## [Given request 1]
Copy the entries that give clock times word for word, but leave the pictures out of your answer.

## [Provided text]
* begin *

Is Virgil Abloh the Karl Lagerfeld for Millennials?

Feb 26, 2020 · 36 comments
Per Axel (Richmond, VA)
Mens wear, forget it. Want to look like you purchased yoiur clothes at H & M? L V does leather and womans clothes. Their mens clothes have never stood off the page and do not now stand off the page. He is a casual clothes designer, street wear. Hedi Slimane is a man, a designer who can design mens clothes and have fabric cut a very certain particular way. His mens clothes are superb. For classic mens clothes there are many tailors that can make an outstanding suit or jacket. Kiton, Loro Piana, Dunhill, Charvet, Chifonelli, Holland and Sherry and Dormeuil and there ae many others. In addition to a collection of fabric that will force you to sit down, the construction and fitting of their clothes is excellent. He will never design clothes like a K-50 suit. He will never design clothes with Loro Piana's cashmere vicuna blend fabric. His customers can not afford to spend that. He designs for a mass market. Kiton makes 50 K-50 suits each year. He will never approach that. All I can say is that I am glad he does not design much for their womans line.
Guenter Michael (Seoul)
It is self-evident that Mr Abloh is quite talented: It takes a lot of talent to self-promote to get the type of publicity and hype that he has managed in such short time. To have so many writers gushing over one’s work like it was the greatest thing since sliced bread takes a lot of charisma. His actual output? I am not too impressed. Certainly does not compare with Karl.

* end *

## [Given request 2]
List every tailor or clothing maker named in the comments on Virgil Abloh as able to make an outstanding suit or jacket.

## [Data for processing]
* begin *

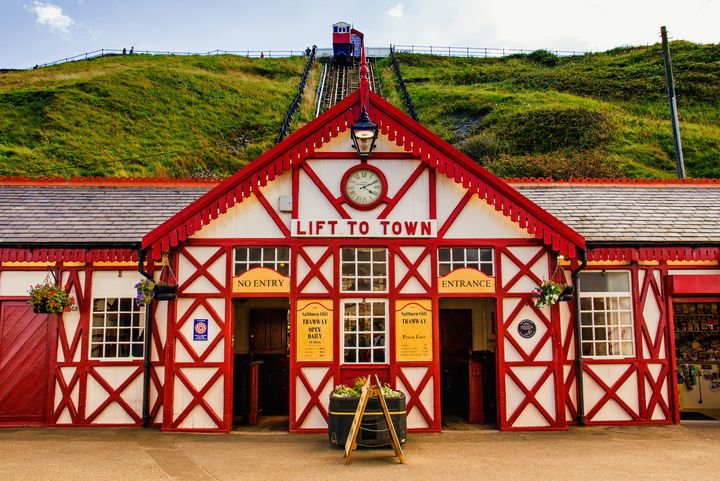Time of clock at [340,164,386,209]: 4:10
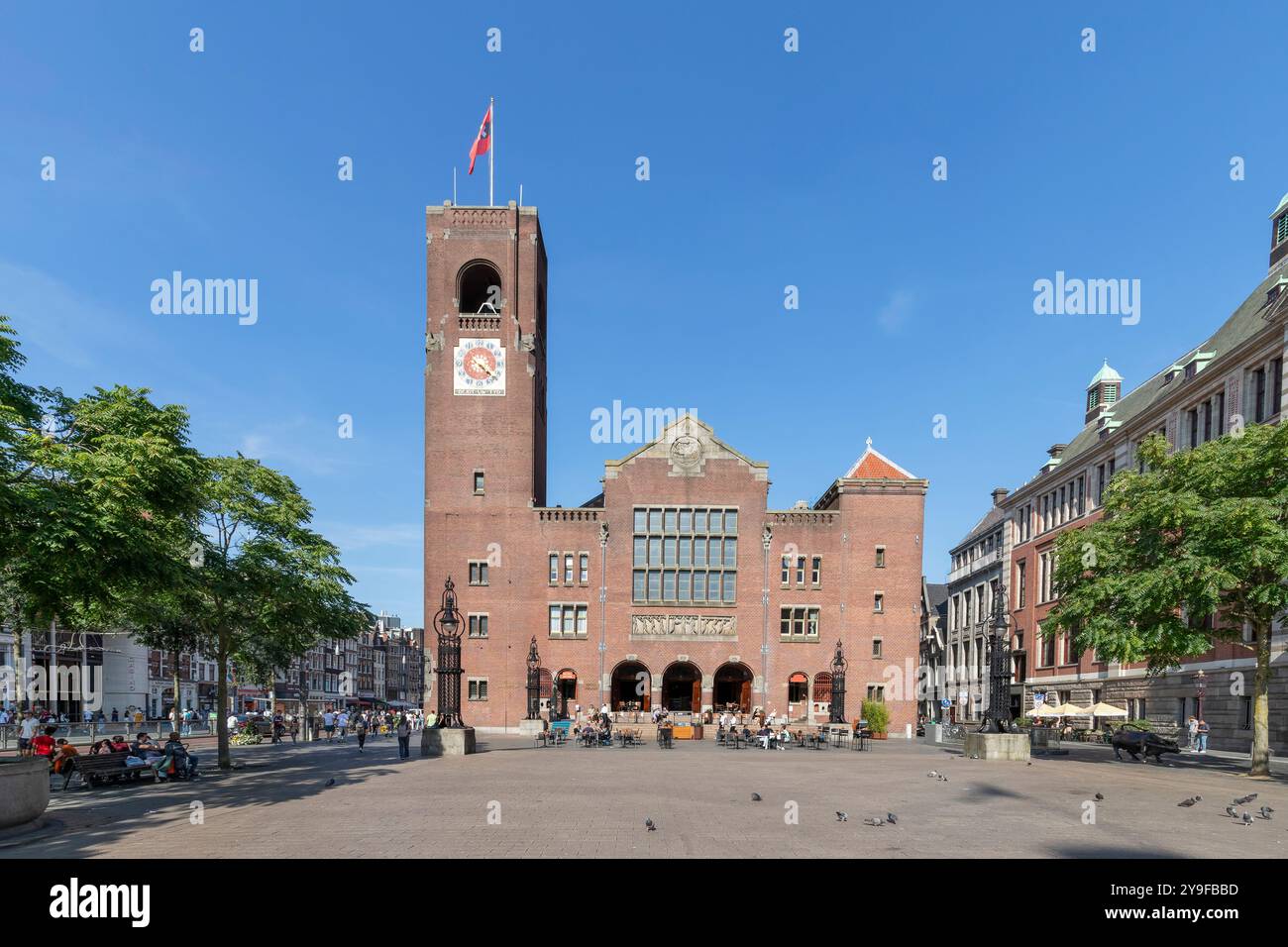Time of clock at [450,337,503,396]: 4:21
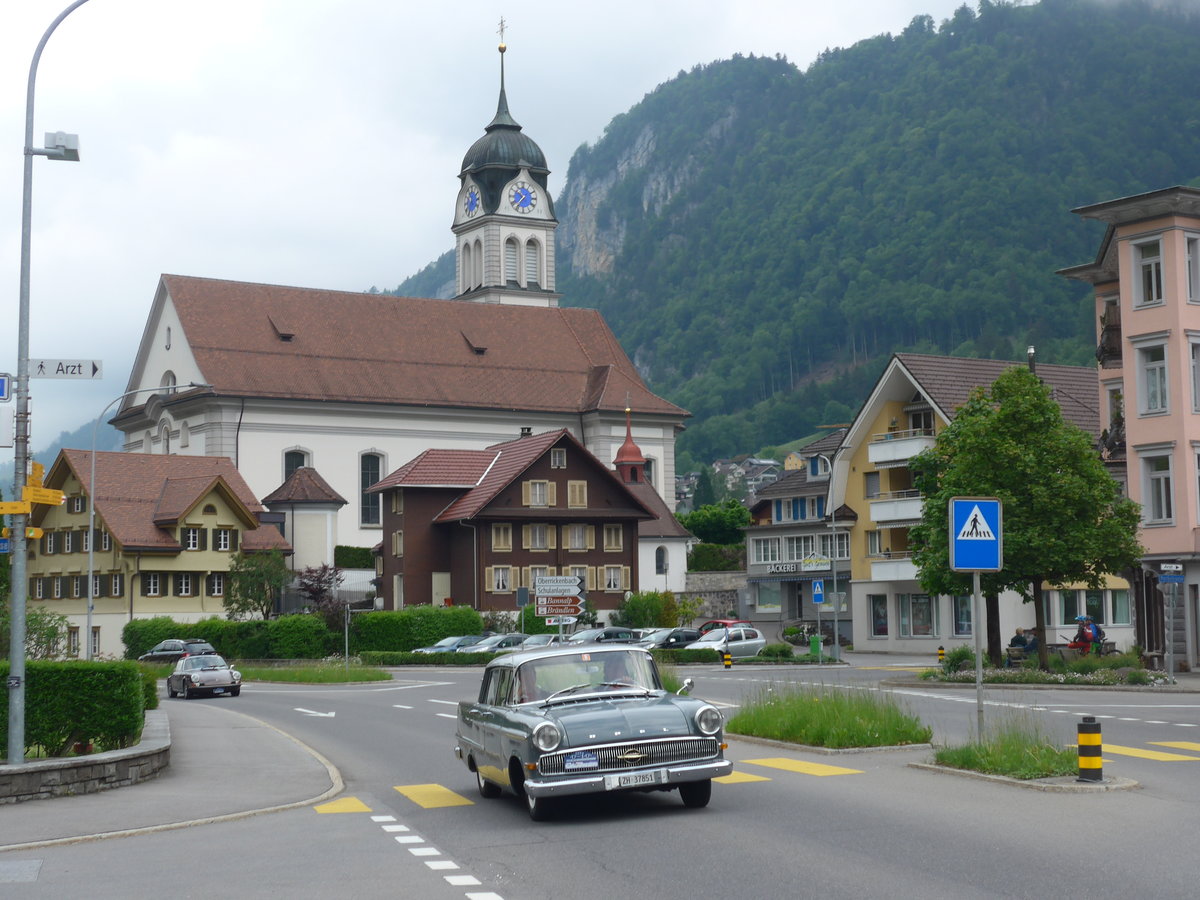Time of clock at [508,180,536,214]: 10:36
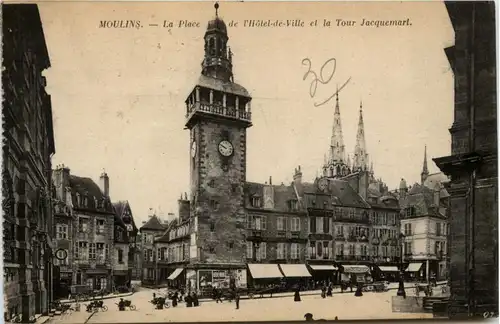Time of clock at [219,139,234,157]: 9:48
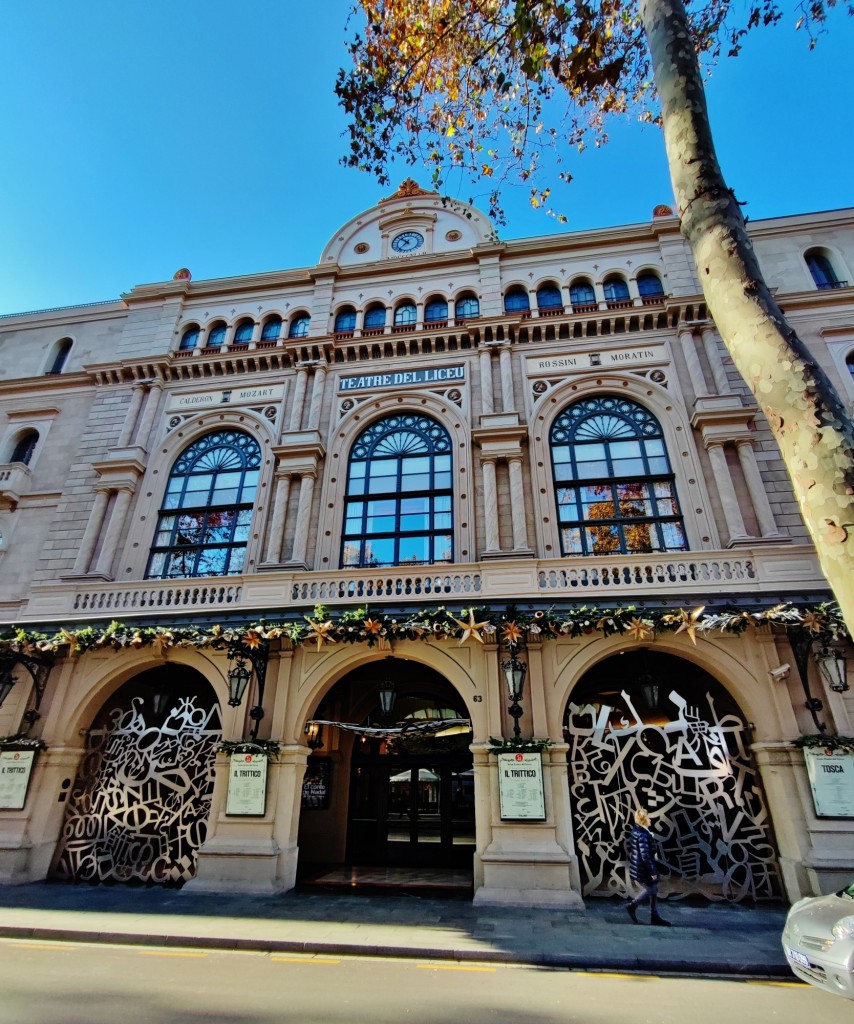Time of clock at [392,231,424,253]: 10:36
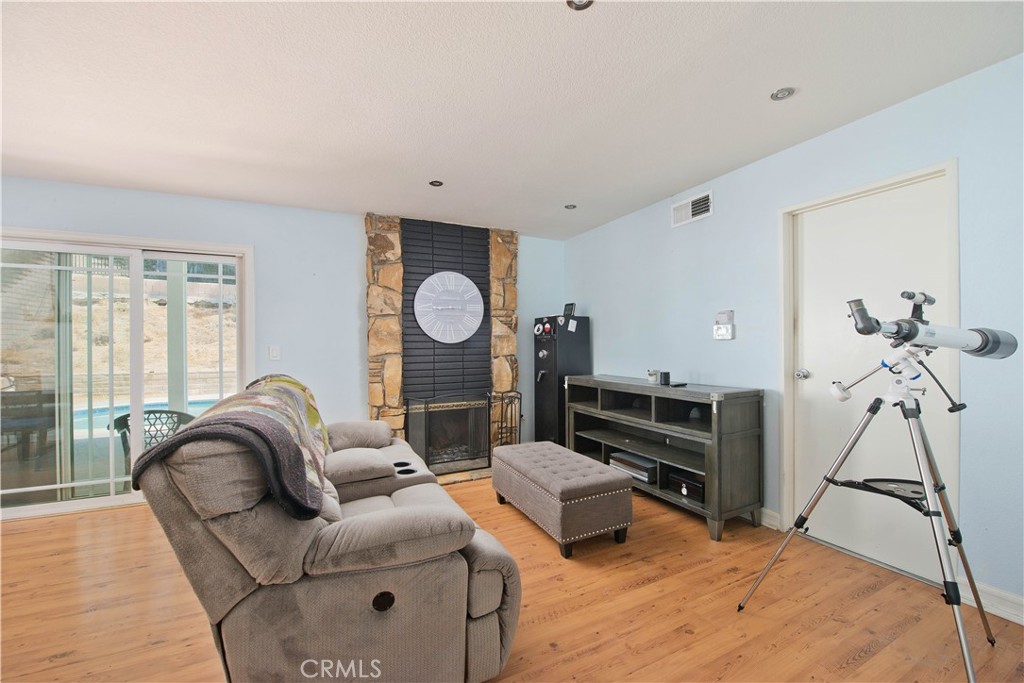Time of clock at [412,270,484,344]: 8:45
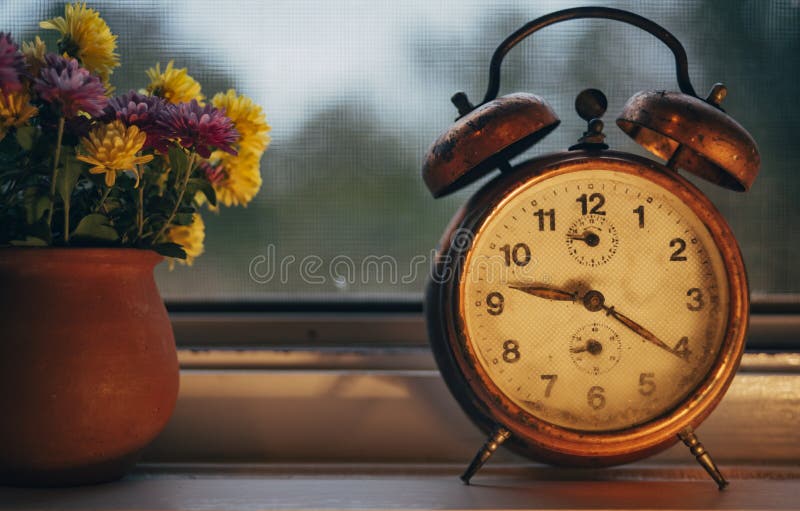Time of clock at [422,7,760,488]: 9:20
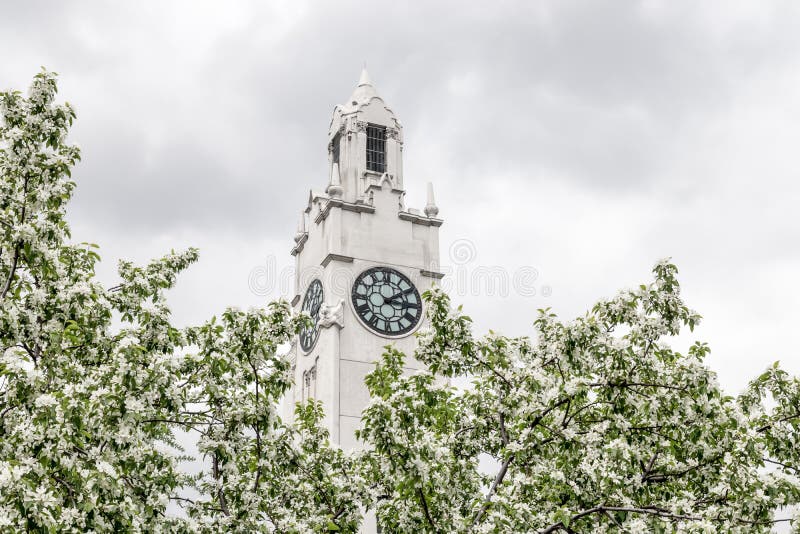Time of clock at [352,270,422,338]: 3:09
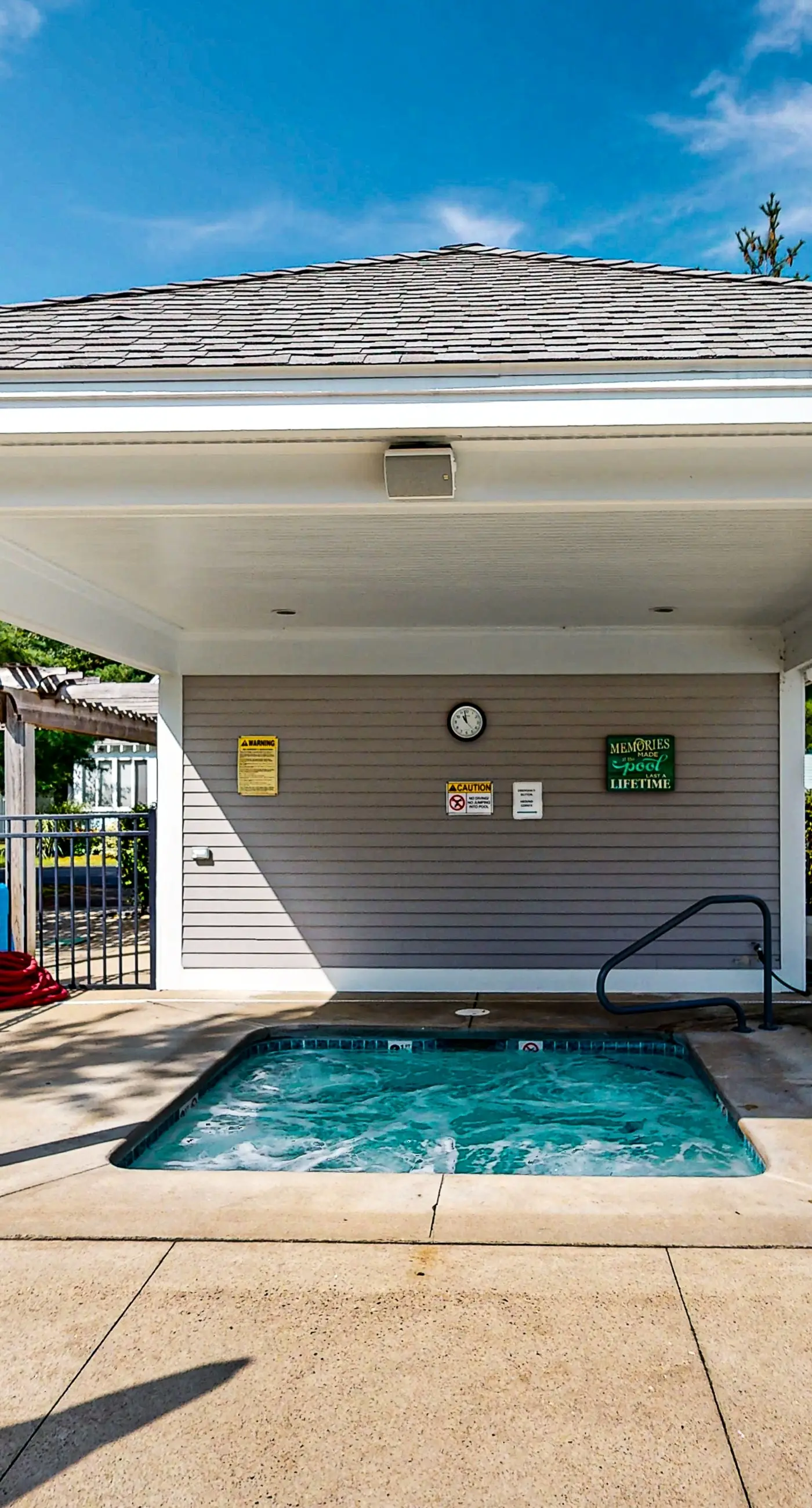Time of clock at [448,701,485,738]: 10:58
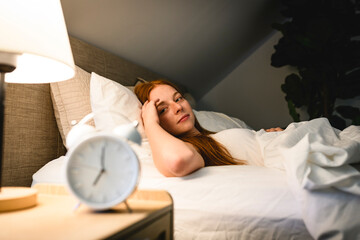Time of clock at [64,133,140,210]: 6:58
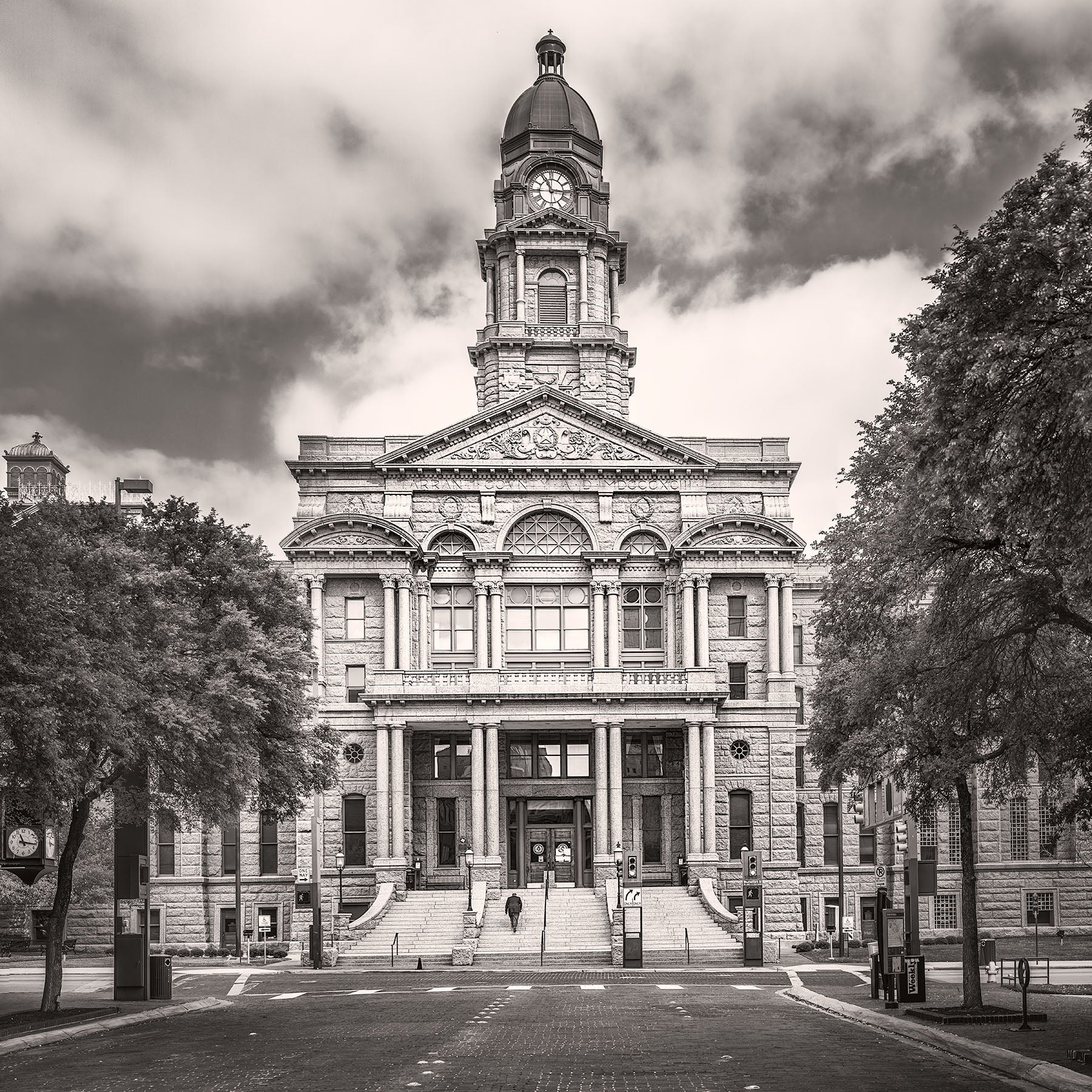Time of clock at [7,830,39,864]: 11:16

* end *

## [Finished answer 1]
Time of clock at [340,164,386,209]: 4:10
Time of clock at [450,337,503,396]: 4:21
Time of clock at [508,180,536,214]: 10:36
Time of clock at [219,139,234,157]: 9:48
Time of clock at [392,231,424,253]: 10:36
Time of clock at [412,270,484,344]: 8:45
Time of clock at [422,7,760,488]: 9:20
Time of clock at [352,270,422,338]: 3:09
Time of clock at [448,701,485,738]: 10:58
Time of clock at [64,133,140,210]: 6:58
Time of clock at [7,830,39,864]: 11:16

## [Finished answer 2]
Kiton
Loro Piana
Dunhill
Charvet
Chifonelli
Holland and Sherry
Dormeuil